EXTRACT TO READ -
○ ○ ○ ○ ○
F4: These securities are held of record by Versant Venture Capital V, L.P. ("VVC V"). Versant Ventures V, LLC ("VV V") is the sole general partner of VVC V and may be deemed to have voting and investment power over the securities held by VVC V and as a result may be deemed to have beneficial ownership over such securities. Samuel D. Colella, William J. Link, Bradley Bolzon, Ph.D., Robin L. Praeger, Kirk G. Nielson and Thomas Woiwode, Ph.D. are managing directors of VV V and share voting and dispositive power over the shares held by VVC V; however, they each disclaim beneficial ownership of the shares held by VVC V, except to the extent of their pecuniary interests therein.
F5: These securities are held of record by Versant Affiliates Fund V, L.P. ("VAF V"). VV V is the sole general partner of VAF V and may be deemed to have voting and investment power over the securities held by VAF V and as a result may be deemed to have beneficial ownership over such securities. Samuel D. Colella, William J. Link, Bradley Bolzon, Ph.D., Robin L. Praeger, Kirk G. Nielson and Thomas Woiwode, Ph.D. are managing directors of VV V and share voting and dispositive power over the shares held by VAF V; however, they each disclaim beneficial ownership of the shares held by VAF V, except to the extent of their pecuniary interests therein.
F6: These securities are held of record by Versant Venture Capital V (Canada) LP ("VVC CAN"). Versant Ventures V (Canada) GP-GP, Inc. ("VV V CAN GP") is the sole general partner of Versant Ventures V (Canada), L.P. ("VV V CAN") and VV V CAN is the sole general partner of VVC CAN. By virtue of such relationships, VV V CAN GP and VV V CAN may be deemed to have voting and investment power over the securities held by VVC CAN and as a result may be deemed to have beneficial ownership over such securities. Samuel D. Colella, William J. Link, Bradley Bolzon, Ph.D., Robin L. Praeger, Kirk G. Nielson and Thomas Woiwode, Ph.D. are managing directors of VV V CAN GP and share voting and dispositive power over the shares held by VVC CAN; however, they each disclaim beneficial ownership of the shares held by VVC CAN, except to the extent of their pecuniary interests therein.
○ ○ ○ ○ ○
ABOUT THIS EXERCISE -
In the ownership footnotes, which entity is the sole general partner of Versant Venture Capital V, L.P.? The material plays no part in this.

DATA EXTRACT -
○ ○ ○ ○ ○
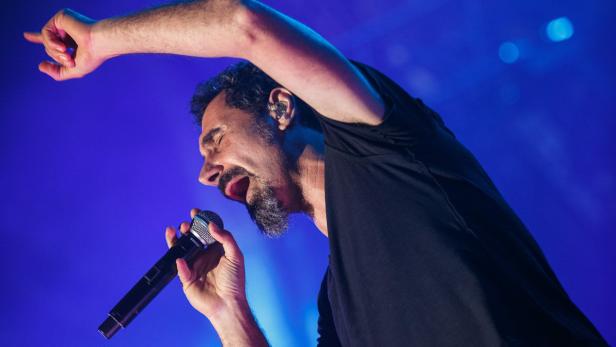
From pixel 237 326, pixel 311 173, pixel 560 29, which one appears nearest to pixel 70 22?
pixel 311 173

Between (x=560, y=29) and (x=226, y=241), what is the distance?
2.17m

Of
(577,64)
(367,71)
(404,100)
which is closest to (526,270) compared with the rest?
(404,100)

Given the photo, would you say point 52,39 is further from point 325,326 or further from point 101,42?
point 325,326

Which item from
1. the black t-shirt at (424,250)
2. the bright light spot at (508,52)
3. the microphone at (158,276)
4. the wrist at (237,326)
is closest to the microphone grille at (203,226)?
the microphone at (158,276)

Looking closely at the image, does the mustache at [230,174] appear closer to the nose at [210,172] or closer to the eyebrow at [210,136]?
the nose at [210,172]

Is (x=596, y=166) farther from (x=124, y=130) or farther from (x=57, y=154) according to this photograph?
(x=57, y=154)

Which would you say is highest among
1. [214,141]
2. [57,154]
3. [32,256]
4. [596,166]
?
[596,166]

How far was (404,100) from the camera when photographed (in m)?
1.34

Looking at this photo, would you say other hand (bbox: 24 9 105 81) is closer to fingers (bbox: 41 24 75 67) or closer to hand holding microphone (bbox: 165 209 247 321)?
fingers (bbox: 41 24 75 67)

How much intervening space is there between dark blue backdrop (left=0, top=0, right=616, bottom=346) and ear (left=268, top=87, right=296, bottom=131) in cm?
115

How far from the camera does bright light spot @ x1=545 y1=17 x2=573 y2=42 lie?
2.76 meters

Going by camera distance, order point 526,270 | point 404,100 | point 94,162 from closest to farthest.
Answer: point 526,270 → point 404,100 → point 94,162

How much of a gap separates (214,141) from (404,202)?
0.98m

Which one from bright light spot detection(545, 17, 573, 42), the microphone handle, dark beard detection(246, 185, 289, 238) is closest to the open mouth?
dark beard detection(246, 185, 289, 238)
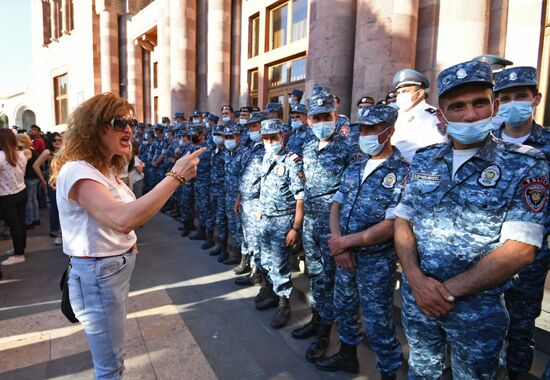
○ ○ ○ ○ ○
YOUR RESPONSE -
Versant Ventures V, LLC